_Exercise requirements_
Copy word for word the rows between the line holding "Is the point" and the line holding "0.75 metres", inclusive.

_Raw data_
"""

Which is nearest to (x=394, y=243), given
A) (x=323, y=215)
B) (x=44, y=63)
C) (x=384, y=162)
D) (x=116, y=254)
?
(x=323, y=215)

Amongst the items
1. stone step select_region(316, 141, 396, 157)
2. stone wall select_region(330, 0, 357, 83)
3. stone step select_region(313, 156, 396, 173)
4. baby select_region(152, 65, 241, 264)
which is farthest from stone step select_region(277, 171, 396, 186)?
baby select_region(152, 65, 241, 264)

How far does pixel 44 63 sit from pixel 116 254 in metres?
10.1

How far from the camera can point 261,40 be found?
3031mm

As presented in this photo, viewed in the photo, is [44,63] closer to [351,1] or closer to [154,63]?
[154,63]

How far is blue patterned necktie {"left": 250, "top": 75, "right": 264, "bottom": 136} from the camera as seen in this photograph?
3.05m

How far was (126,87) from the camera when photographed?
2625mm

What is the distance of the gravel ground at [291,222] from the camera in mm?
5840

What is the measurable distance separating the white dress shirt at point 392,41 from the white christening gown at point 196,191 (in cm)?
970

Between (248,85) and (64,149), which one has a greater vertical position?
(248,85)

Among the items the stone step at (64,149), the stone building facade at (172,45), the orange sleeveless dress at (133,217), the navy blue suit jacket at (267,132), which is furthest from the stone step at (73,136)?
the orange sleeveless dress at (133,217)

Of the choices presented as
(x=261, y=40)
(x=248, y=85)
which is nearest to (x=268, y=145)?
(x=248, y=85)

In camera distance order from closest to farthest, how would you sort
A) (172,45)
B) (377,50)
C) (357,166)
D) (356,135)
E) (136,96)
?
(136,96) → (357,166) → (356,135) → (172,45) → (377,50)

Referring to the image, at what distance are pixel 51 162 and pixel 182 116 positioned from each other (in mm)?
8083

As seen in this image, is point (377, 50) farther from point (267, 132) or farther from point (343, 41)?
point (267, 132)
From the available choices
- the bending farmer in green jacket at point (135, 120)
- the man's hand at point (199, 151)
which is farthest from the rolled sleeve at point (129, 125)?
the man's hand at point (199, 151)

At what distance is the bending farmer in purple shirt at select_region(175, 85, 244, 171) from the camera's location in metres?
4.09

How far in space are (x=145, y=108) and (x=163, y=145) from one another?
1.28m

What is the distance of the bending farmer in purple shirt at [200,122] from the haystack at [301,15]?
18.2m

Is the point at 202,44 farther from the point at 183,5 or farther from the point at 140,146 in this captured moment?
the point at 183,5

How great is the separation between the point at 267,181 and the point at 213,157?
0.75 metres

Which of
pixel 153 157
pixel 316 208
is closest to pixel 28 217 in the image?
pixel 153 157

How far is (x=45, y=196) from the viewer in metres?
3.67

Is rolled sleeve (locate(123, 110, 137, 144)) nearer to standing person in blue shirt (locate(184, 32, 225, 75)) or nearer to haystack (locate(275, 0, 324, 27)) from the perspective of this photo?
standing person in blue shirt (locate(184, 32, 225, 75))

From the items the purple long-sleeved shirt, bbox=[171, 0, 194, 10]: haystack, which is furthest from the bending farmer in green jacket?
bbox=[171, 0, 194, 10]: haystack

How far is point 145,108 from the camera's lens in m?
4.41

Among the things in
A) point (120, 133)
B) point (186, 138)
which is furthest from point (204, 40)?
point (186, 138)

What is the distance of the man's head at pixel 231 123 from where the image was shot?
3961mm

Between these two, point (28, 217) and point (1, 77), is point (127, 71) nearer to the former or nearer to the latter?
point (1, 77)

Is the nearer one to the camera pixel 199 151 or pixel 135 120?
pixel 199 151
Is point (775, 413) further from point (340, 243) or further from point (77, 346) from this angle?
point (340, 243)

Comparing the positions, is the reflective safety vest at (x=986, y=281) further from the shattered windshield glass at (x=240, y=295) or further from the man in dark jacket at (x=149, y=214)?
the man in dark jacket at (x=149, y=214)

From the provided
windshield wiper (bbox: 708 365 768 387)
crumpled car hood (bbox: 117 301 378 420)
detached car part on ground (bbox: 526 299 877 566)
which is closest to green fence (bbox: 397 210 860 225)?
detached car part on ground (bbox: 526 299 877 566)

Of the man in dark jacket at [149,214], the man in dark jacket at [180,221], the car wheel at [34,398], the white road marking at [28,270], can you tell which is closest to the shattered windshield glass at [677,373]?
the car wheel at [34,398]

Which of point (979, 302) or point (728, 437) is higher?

"""

_Exercise output_
Is the point at 202,44 farther from the point at 183,5 or farther from the point at 140,146 in this captured moment?
the point at 183,5

How great is the separation between the point at 267,181 and the point at 213,157?
0.75 metres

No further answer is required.